Towards Improved Adherence With Extended Venous Thromboembolism Prophylaxis After Abdominal or Pelvic Major Cancer Surgery


This is a prospective, twin-centre, cohort study in patients discharged from the hospital after major abdominal or pelvic cancer surgery for cancer. This study is designed to evaluate the adherence to extended deep vein thrombosis prophylaxis (DVT) with the direct oral anticoagulant apixaban on the background of historical data from the investigator's centre on low-molecular-weight heparin (LMWH) substandard adherence in the same setting.

Trial Description

Primary Outcome:

  • Filled prescription
  • At least 80% adherence
Secondary Outcome:
  • Rate of Venous thromboembolism post prophylaxis
All guidelines have embraced the concept of extended DVT prophylaxis after major abdominal or pelvic surgery for cancer, but the recommendation is consistently to use LMWH, which is more complicated than orally available prophylaxis, more expensive and has poor adherence. The patients will be identified in the pre-operative admission or in post-operative orders as potentially eligible for extended prophylaxis. On the day of discharge a research assistant or a research nurse will approach the patient, provide information about the study and obtain written consent if the patient fulfills the eligibility criteria.
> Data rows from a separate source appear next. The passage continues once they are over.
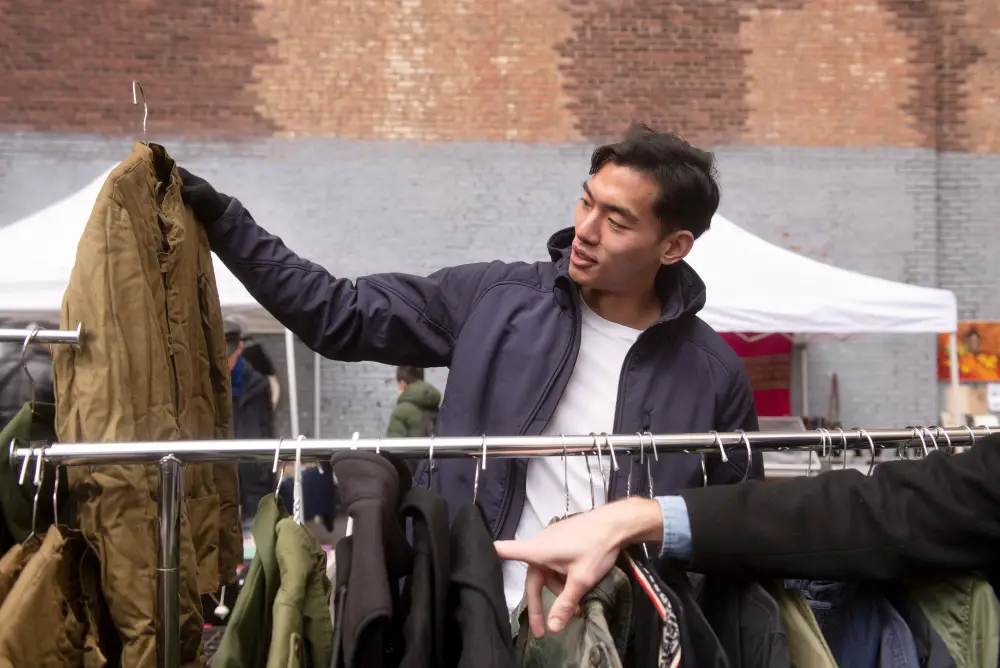 An Asian male college student shops for clothes on a budget as he checks out a jacket in a flea market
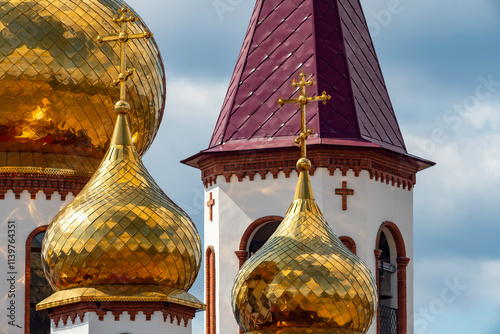 Golden dome of the church with a golden cross against the background of a cloudy sky.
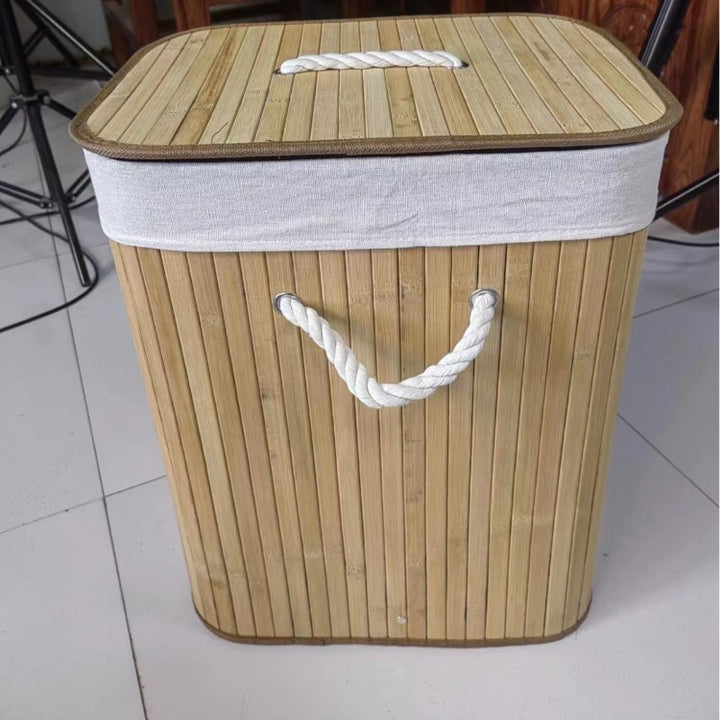 Laundry basket made of natural bamboo by Bowlift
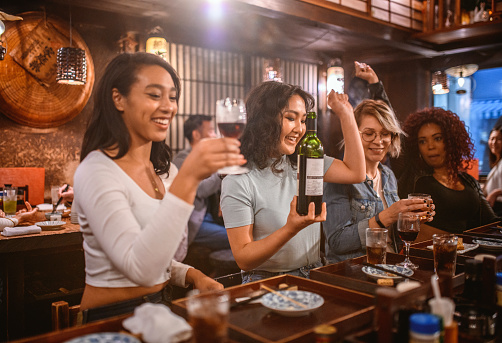 Group of laughing multi-ethnic female friends sitting at sushi bar in Tokyo izakaya and enjoying drinks.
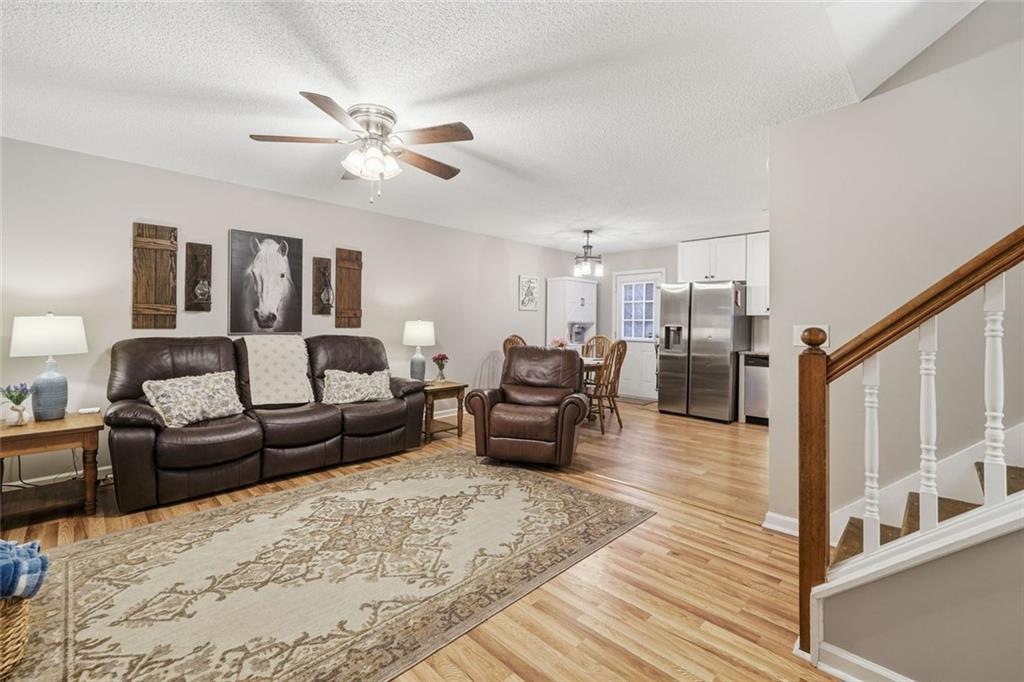 2525 Henderson Mountain Road Jasper, GA 30143 - Photo 4 of 23 a living room with furniture and wooden floor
Each patient will be asked to take apixaban until postop day 29±1 and will be followed until postop day 90±3. The total duration of the study from first patient in to last patient out is expected to take 12 months. At 1 week after discharge there is a telephone contact to ask about any side effects from apixaban or bleeding events or signs of thromboembolism and to answer any questions from the patient. At postoperative Day +28-30 there is a telephone contact to ask about side effects, bleeding, signs of venous thromboembolism (VTE), until what date the patient has taken apixaban and estimate of missed doses using a standardized script. If the patient is still taking it, instruction will be given to discontinue. Self-reported modified Morisky Medication Adherence scale with 6 statements will be used At 90 days ±3 days there is the last telephone contact to ask about bleeding events or signs of VTE. The study is complete for the patient. At the time of Visit 4 the pharmacy that the patient uses will be contacted to provide dispensing record for apixaban, in order to verify that the patient filled the prescription.